Mein Kampf - Adolf Hitler This author was a complete douche. His paintings probably sucked too.
The Shining - Stephen King This is a pretty damned gook book. I am one of the few who like the book much more than the movie. In fact, I think the movie sucked and should not have veered so far from the excellent source material. If you are only familiar with the incredibly poorly acted movie, do yourself a favor and read the book.
Fast One - Paul Cain, David Bowman Very good book that was just a little too disjointed to be great. I think this was put together from short stories and the seams show a bit. Still a fast paced, relentlessly hard boiled read.
The Stand - Stephen King Just as good as I remembered it.
A Purple Place for Dying - John D. MacDonald Another Travis McGee novel, this one notable only for its change of venue; Arizona this time rather than Florida. I was not particularly impressed by the story, but the pacing and dialog were of the familiar MacDonald quality. This isn't his best work, but any MacDonald novel is going to be worth reading.
Dancing Aztecs - Donald E Westlake This was like the book version of one of those 60's ensemble comedy movies, or Cannonball Run or something like that. I really hate to say this, because I love Westlake and everything he wrote...well, now ALMOST everything he wrote. I just couldn't get into this one. It had plenty of funny parts and is well written throughout. It just didn't work for me. Most everyone else has given this a very good rating so what do I know? Give it a shot if you like such things.
NOS4A2 - Joe Hill Excellent read, Hill's best book yet.
Neuromancer - William  Gibson Yeah. This is still a great book. I first read this in the late 80's and it was as new and fresh as anything I had ever read. SF set a couple years in the future and so close you could feel it coming. The book has aged since then. It's not as new or fresh or inevitable as it seemed 20 some odd years ago, it is still a good book. A damned good book.
Snow Crash - Neal Stephenson I stand by my earlier five star rating. An absolutely mind blowing book. Snow crash is both a parody of the cyberpunk novel and one of the best examples of cyberpunk. Mix in a generous sprinkling of religion and philosophy and there you have it, a five star book. One of Stephenson's best, and he has some really good ones.
The Watchman - Robert Crais Not a bad book, Joe Pike is an interesting character but not interesting enough to headline a novel unfortunately.
Deadhouse Gates - Steven Erikson Great book, I can't even begin to describe it, just read this series.
Caliban's War - James S.A. Corey Very fun book, not as excellent as the first novel. The writing was good but the plot was a little uneven, some serious ghosts in the machine on this one. The characters were delightful and remain the high point of this series to date. I will definitely read the next volume and look forward to it.

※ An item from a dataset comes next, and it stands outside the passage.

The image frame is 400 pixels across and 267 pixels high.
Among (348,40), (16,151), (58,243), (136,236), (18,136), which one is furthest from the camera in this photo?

Voice of the Whirlwind - Walter Jon Williams I have nev read a bad WJW book. I would say most of what I have read of he has been very middle of the road. This book is no exception. Some good concepts and the usual workmanlike plotting and such from WJW in this volume. There was nothing in this book that lifted it from the crowd of SF books out there. It was entertaining and you could certainly do much worse.
Burning Chrome - William Gibson Re-read. I liked this volume, but not as much as I did many moons ago when I first read it. After the passage of many years, Gibson's stories seemed less revolutionary than they did before. Not because the WERE less revolutionary, but because the world and literature has changed in the intervening time. All-in-all, still a worthy collection of historical cyberpunk stories.
Flow My Tears, the Policeman Said - Philip K. Dick This just in, PKD writes some weird stuff. This book is no exception. It's about a television star, Jason Tavenor, who wakes up in a motel room with no identification. This would normally not be a problem but this particular universe is a police state where not having ID is an extremely bad thing. Even worse, Tavenor discovers that no one knows him anymore, not even his closest friends. If you have eve read any PKD, you will not be surprised to discover that this all has to do with drug use.

The usual Dickian themes are here, drug use, authoritarian government, conspiracies, paranoia. No one can be trusted, not even ones own memories can be trusted. This is a good read.